# years later...



## Lizj (Nov 24, 2010)

Hi, I have Graves and was ablated with RAI 7 or 8 years ago. I've been stable on the same dose of synthroid (137 mcg) for at least 6 years, until this summer. Suddenly, I'm cold when no one else is cold and all the hypo symptoms again. Dose increased to 150, then 175 and now need another increase to 200 (I think this will be it, b/c I am close now with tsh of just over 5)

The problem is I started a chinese herbal rx for eczema (long story) which is working. The chinese doc says no way are the thyroid changes from her meds. And to be honest, the first tiny bump in my tsh predates her meds.

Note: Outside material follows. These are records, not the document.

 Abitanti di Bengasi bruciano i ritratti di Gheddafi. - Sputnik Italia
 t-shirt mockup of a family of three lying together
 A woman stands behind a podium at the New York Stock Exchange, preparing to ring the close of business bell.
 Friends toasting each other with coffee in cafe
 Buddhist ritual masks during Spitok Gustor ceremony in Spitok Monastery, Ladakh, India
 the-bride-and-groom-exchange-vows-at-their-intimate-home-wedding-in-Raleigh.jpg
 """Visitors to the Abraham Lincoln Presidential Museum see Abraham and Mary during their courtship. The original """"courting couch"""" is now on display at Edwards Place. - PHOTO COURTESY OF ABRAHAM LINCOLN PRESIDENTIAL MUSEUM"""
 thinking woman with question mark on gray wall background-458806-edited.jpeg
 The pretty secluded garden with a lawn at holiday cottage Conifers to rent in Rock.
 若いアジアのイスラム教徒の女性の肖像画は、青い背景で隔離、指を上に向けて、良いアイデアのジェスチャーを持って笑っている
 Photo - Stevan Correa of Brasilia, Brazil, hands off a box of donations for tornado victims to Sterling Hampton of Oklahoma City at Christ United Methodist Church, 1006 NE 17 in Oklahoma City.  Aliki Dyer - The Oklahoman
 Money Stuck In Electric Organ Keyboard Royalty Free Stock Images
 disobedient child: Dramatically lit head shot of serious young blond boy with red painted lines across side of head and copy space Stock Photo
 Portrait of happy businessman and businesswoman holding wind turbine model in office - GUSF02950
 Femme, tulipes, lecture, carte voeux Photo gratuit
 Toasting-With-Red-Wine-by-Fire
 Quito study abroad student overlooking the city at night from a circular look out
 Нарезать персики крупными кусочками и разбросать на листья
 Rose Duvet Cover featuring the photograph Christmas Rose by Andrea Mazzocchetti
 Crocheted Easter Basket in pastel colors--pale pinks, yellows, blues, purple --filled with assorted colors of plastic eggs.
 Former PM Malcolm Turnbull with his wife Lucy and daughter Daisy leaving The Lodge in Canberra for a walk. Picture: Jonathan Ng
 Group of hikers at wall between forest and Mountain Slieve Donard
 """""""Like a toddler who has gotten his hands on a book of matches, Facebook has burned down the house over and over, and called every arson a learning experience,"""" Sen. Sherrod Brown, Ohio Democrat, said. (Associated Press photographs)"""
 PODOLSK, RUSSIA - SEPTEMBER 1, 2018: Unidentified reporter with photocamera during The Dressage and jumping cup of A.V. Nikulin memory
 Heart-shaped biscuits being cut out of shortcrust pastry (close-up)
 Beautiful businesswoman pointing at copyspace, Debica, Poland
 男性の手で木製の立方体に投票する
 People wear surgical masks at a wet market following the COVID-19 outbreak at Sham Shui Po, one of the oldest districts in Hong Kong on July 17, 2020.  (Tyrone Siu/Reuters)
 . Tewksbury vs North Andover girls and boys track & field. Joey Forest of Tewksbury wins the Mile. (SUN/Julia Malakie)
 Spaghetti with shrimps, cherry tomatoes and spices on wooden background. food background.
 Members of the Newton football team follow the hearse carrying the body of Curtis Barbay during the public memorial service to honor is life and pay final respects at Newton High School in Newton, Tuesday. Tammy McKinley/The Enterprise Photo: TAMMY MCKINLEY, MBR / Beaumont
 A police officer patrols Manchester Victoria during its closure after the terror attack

Here is my question: Did some little nubbin of thyroid tissue finally die and so I need a higher dose? Have other people seen this? or is this chinese doc wrong? I don't want to stop her herbs b/c they are really working.

Thank you all for your collective wisdom.
Liz


----------



## GD Women (Mar 5, 2007)

I can't answer to Chinese doc meds. A lot of things can interfere with thyroid absorption. Such as environment, certain foods like grapefruit is a no no for a lot of medications and I believe oranges is an enhancer to thyroid. Stress and/or other health issues can interfere with thyroid too. As it is TSH can fluctuate from week to week as well.

It would be wise and you might have already done this, is to take both medicines way apart from each other, that way it would be a littler safer and better absorption of both.

Now after saying all that, I believe your thyroid is doing its process in slowly dying off from RAI. People don't understand that for some depending on the strength of the RAI dose, it might take years for RAI to finish its job. This is also true of surgery. Thyroid medication dose of 200 or more states that the thyroid is just about finished. However your TSH is still over the range, so don't be surprised if you have a few more adjustments ahead of you in the future.

You and your thyroid are just going through the RAI process so don't worry too much. If you can check into the Chinese doc meds a little more through maybe do internet search on the "Chinese meds effect on thyroid/medication", you might be put at ease with some positive out come.

Anyway good luck.


----------



## lavender (Jul 13, 2010)

It can take 10 years for a thyroid to completely die off from RAI.


----------



## Lizj (Nov 24, 2010)

Thanks to both of you. I do wait 4 or more hours after the synthroid to take the herbs.

Maybe the poor gland finally up and died....
I realize there is nothing I can do except see what happens when I stop the herbs, but thanks for your input

Liz:


----------



## Andros (Aug 26, 2009)

Lizj said:


> Hi, I have Graves and was ablated with RAI 7 or 8 years ago. I've been stable on the same dose of synthroid (137 mcg) for at least 6 years, until this summer. Suddenly, I'm cold when no one else is cold and all the hypo symptoms again. Dose increased to 150, then 175 and now need another increase to 200 (I think this will be it, b/c I am close now with tsh of just over 5)
> 
> The problem is I started a chinese herbal rx for eczema (long story) which is working. The chinese doc says no way are the thyroid changes from her meds. And to be honest, the first tiny bump in my tsh predates her meds.
> 
> ...


What are you taking? There are many supplements, herbs and even some meds that are goitrogenic?

I would strongly suspect the Chinese herbals.


----------



## Lizj (Nov 24, 2010)

Wow, if you know about this, that would be great. These are the ingredients from the bottles:

Smilax, polygonum stem, kochia, hoelen, licorice, medicated leaven, Lonicera, forsythia, moutan, Natural indigo, and lithospermum

Every thing I read on the web just says these ingredients help with "heat"-- meaning inflammation, i think, but wonder if it couldn't be interpreted as thyroid heat.

Liz


----------



## Andros (Aug 26, 2009)

Lizj said:


> Wow, if you know about this, that would be great. These are the ingredients from the bottles:
> 
> Smilax, polygonum stem, kochia, hoelen, licorice, medicated leaven, Lonicera, forsythia, moutan, Natural indigo, and lithospermum
> 
> ...


Liz; the first thing I hit on was the licorice. I happen to know about this one.

Licorice can reduce thyroid gland activity and lower the basal metabolic rate.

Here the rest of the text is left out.